Араканцев сгреб в кучу все эти газетные листы и устало положил на них, как на подушку, голову.
— Что с тобой, Андрей? Ты за последнее время на себя не похож!
— Ничего особенного. Просто мне противно, и я устал круглые сутки драться с орангутангами. С таким трудом благодаря тебе получил я должность обезьяньего надсмотрщика на фабрике Пфейфера, а теперь я вижу, что все это напрасно. Один я не могу взбунтовать обезьянье стадо. А проникнуть на остров Нейверн, чтобы изучить тайны дрессировки, чтобы взорвать изнутри это дьявольское дело, мне по-прежнему не удается. Твой отец упорно не доверяет мне и не пускает на ферму. Вот и все! Я просто переутомился, а потому, может быть, мне и лезут теперь в голову дикие, нелепые мысли.
— Какие мысли?
— Прости меня, Долли, но мне начинает казаться, что я плохо знаю тебя. У нас начинается борьба, лютая борьба. В этой борьбе и ты когда-то хотела принять участие. А теперь мы видим тебя одной ногой в лагере наших врагов. Не надо волноваться, Долли! Я не виню тебя, виновато воспитание. В таких семьях, как твоя, умышленно затягивают детство, оберегая от жизненных сквозняков. Поэтому ты и сейчас еще ребенок, и что говорит тебе сухая скучная фраза «классовая борьба»…
— Чего ты хочешь от меня, Андрей?
— Я говорил это уже несколько раз. Убеди отца бросить эту грязную работу.

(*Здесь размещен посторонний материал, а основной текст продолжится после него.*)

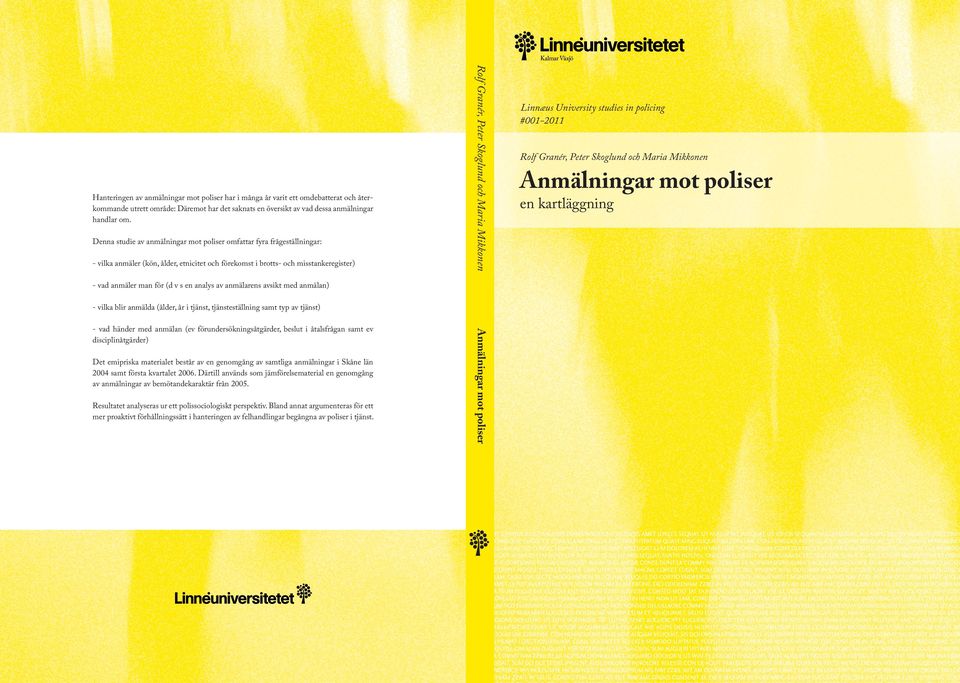 anmälarens avsikt med anmälan) - vilka blir anmälda (ålder, år i tjänst, tjänsteställning samt typ av tjänst) - vad händer med anmälan (ev förundersökningsåtgärder, beslut i åtalsfrågan samt ev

— Не может! Я говорила с ним и более резко. Я спросила его, как он мог согласиться работать ради темных, подлых интересов Пфейфера. Он опустил голову и только ответил: «Мы бедны, моя девочка, а я уже стар…» Он был так несчастен в этот миг. Кроме того, он всегда упирает на то, что его работа имеет большую ценность с чисто научной стороны.
— Но как он не понимает, что и чисто научный труд, если его повернуть другим концом, может принести обществу только вред? Ты пожимаешь плечами? Он непоколебим? Хорошо, испытаем еще одно средство. У меня на него есть некоторая надежда. Достань вот из этого моего кармана конверт.
— А почему у тебя перевязана рука?
— Это работа твоего Гами. Он единственный из всей оравы, к которому я даже приближаться не рискую. Тотчас пускает в ход зубы или руки. Не может забыть, что я ускользнул из его лап тогда, помнишь, в Вермоне? Благодарю! Вот теперь смотри — в конверте всего лишь четыре карты. Не удивляйся, но все дело во фраке. Да, да, во фраке! На днях, одолжив его приятелю, получаю от него на другой день эти четыре карты. Он нашел их в кармане фрака. Долго я ломал голову, как они могли попасть ко мне. Ведь я карт за всю жизнь в руки не брал. Начал припоминать, когда и где я надевал в последний раз фрак. Вспомнил: в Вермоне, в казино «Ритца». Тогда все стало ясно. Эти карты уронил Пфейфер, а я их поднял. Помнишь, когда он играл с твоим отцом? Необыкновенное волнение твоего отца за игрой, необыкновенно удрученный вид его после проигрыша — все это говорит о том, что в тот раз была не простая, обыденная игра.
— О, да, да! После этого случая отец уже не играл! Не странно ли?
— Ну, вот видишь! Есть все основания предполагать, что за той игрой скрывалось нечто более серьезное. А потому я хочу переслать эти четыре карты Григорию Николаевичу.
— Зачем?
— Они крапленые!
— Что ты говоришь? Какая подлость, какая грязь!
— Что же ты хочешь от Пфейфера? Вся его жизнь, вся его деятельность — это сплошная игра краплеными картами. Посмотрим, какое действие произведет на твоего отца это открытие.
— А если никакого?
— Тогда дело за тобой! Ты, пользуясь доверием отца, постараешься быть частым гостем на острове Нейверне, изучишь все мелочи дрессировки, а главное, способ, каким можно взбунтовать рабов-обезьян.